**LIST OF TASKS**
- 1) In the passage on painting to multiple monitors, what rectangle does graphics.GetVisibleClipBounds(&clipRect) return when the callback runs for the second display?
- 2) Which Windows API or GDI+ functions and methods does the writer call in the passage on painting to multiple monitors? Leave out the writer's own MonitorDisplayProc callback.
- 3) Carry on the passage on painting to multiple monitors, starting right after its last sentence.

I'm correctly getting the callback against my MonitorDisplayProc, and since I bracket the EnumDisplayMonitors call with GetDC(null), ReleaseDC(null, hdc), I'm able to pass the DC that (should) correspond to the virtual desktop to EnumDisplayMonitors.
Inside of MonitorDisplayProc, I'm able to take the provided hdcMonitor and lprcMonitor vars and paint to the relevant display via FillRect(hdcMonitor, lprcMonitor, (HBRUSH) GetStockObject(BLACK|GRAY|WHITE_BRUSH)). So far, so good.
Now, when I use the hdcMonitor object to create a GDI+ Graphics object, it seems to work okay for the primary monitor. I can load an Image from disk and draw to the primary screen just fine.
However, when my MonitorDisplayProc gets the callback for my second display, graphics.GetVisibleClipBounds(&clipRect) is returning a {0,0,0,0} rect. Appropriately, graphics.isVisible(...) is also failing.

**STUDY MATERIAL**
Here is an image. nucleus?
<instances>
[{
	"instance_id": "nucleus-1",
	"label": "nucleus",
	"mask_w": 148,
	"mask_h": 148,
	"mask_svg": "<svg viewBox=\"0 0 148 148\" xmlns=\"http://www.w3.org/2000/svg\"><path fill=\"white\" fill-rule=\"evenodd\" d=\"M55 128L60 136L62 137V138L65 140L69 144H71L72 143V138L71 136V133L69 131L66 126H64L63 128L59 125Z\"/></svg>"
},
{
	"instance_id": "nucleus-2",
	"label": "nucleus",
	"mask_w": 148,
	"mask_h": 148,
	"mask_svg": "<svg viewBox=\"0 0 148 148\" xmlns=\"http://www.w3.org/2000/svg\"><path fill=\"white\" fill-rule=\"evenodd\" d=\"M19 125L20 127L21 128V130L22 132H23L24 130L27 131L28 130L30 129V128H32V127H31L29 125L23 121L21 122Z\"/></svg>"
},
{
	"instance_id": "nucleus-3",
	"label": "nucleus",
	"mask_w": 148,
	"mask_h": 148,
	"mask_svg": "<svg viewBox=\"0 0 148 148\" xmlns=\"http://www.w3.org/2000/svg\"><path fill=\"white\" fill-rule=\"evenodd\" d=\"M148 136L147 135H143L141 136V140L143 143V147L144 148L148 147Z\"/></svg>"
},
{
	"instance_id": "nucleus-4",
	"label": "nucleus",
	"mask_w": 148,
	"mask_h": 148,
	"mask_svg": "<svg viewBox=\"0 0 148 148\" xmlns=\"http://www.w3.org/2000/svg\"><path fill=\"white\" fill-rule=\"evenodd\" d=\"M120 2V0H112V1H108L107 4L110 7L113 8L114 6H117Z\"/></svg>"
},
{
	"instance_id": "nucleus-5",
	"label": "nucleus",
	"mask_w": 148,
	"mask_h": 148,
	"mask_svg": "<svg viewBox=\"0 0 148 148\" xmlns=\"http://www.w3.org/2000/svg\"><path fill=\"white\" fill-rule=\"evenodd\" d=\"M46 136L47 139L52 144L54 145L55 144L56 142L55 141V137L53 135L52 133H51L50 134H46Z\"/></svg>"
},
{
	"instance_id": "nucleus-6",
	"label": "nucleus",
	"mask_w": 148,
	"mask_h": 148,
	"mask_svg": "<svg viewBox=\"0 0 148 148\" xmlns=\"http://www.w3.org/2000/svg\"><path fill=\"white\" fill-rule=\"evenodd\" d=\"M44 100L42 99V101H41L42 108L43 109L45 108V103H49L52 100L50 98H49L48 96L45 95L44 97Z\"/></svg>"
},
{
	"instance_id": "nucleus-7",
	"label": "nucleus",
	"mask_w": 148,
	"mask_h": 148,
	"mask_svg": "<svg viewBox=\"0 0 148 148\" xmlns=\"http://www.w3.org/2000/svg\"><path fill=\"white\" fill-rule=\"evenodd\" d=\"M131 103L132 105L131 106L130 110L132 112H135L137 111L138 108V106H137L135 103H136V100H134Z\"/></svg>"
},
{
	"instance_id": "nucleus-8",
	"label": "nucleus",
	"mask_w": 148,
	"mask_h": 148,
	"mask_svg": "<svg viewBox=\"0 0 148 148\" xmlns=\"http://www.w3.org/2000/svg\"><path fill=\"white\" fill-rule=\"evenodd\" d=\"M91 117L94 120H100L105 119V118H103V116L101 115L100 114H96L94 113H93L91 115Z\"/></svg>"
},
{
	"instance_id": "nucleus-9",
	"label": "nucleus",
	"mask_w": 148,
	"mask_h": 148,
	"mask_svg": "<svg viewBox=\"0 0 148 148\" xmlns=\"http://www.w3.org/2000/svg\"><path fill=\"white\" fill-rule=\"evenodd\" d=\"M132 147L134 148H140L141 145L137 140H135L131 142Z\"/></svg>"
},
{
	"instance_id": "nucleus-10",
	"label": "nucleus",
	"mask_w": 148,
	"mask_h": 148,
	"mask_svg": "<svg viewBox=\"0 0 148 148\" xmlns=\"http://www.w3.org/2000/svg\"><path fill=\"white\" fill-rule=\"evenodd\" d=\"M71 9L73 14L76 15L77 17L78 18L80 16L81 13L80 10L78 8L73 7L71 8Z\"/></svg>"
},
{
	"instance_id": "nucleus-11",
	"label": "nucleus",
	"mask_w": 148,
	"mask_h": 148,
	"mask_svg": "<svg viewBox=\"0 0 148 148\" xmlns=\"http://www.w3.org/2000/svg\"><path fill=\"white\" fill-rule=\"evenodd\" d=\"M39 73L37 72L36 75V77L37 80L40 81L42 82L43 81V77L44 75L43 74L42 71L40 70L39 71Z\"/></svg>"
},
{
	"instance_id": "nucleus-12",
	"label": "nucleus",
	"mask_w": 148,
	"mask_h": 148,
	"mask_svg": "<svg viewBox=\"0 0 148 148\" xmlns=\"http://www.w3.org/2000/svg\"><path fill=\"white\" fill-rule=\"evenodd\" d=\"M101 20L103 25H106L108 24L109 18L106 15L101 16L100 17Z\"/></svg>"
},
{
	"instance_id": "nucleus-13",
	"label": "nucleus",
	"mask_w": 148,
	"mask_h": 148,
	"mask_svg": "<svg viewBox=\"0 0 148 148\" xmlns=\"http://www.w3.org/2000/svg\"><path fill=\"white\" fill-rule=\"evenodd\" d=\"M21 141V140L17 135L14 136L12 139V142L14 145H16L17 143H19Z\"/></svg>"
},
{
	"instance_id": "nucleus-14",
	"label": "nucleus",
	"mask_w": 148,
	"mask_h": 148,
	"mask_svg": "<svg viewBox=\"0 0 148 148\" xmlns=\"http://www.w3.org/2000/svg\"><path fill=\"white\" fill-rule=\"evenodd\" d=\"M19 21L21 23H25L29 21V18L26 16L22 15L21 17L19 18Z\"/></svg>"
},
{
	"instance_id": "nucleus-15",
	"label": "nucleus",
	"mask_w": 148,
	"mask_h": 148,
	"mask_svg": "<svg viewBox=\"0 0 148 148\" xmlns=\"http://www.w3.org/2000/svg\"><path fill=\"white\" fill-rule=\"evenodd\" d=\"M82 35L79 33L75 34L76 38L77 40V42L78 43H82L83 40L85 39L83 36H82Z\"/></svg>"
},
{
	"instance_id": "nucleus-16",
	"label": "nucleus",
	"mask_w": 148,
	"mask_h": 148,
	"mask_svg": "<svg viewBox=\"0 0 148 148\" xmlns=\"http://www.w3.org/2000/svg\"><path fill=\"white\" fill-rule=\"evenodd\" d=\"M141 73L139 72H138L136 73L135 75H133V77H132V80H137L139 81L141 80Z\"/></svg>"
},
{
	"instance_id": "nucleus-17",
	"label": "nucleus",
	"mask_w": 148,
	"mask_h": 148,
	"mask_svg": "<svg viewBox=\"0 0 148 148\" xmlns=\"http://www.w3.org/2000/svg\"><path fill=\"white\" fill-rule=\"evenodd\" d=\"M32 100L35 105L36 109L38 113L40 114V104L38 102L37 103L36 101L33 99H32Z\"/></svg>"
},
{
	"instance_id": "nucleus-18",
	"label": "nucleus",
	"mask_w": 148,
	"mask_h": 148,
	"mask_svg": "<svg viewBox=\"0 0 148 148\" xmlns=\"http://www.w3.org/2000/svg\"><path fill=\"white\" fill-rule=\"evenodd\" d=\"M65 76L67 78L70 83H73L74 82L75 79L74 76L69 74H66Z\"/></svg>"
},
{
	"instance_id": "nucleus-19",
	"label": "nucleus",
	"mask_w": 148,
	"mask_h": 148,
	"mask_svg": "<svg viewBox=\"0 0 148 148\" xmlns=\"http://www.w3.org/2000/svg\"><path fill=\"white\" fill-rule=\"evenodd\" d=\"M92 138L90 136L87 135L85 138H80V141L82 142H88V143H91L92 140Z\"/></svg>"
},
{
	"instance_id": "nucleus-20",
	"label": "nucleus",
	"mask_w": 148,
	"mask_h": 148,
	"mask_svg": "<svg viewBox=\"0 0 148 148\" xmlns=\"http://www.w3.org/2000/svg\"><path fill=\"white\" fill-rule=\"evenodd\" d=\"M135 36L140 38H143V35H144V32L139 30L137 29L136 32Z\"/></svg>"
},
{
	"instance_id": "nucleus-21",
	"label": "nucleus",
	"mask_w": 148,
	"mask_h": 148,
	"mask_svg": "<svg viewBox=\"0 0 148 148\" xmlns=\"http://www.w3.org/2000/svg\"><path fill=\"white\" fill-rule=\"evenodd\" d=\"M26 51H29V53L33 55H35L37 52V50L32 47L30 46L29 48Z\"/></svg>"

**SOLVED TASKS**
- 1) A {0,0,0,0} rect.

- 2) EnumDisplayMonitors, GetDC, ReleaseDC, FillRect, GetStockObject, GetVisibleClipBounds, isVisible

- 3)
Reading the MSDN docs for GetVisibleClipBounds makes me believe something in the hdcMonitor object is incorrect, but I'm having a hard time proving it - I'm trying to fetch the hdcMonitor's bounding box via GetRandomRgn(hdcMonitor, hRgn, SYSRGN) but that is returning 0's when I pass it into region.GetBounds(...). This makes me think I'm misunderstanding something about graphics's world/page/device conversion, but I'm not sure.
There's lots of documentation on the web about C# using forms, but I'm having a rough time finding anything that directly references this problem either via Google or MSDN.
Does anybody out there have any idea why Gdiplus::Graphics would be reading a HDC 'improperly' as specified above? Any help would be *greatly* appreciated.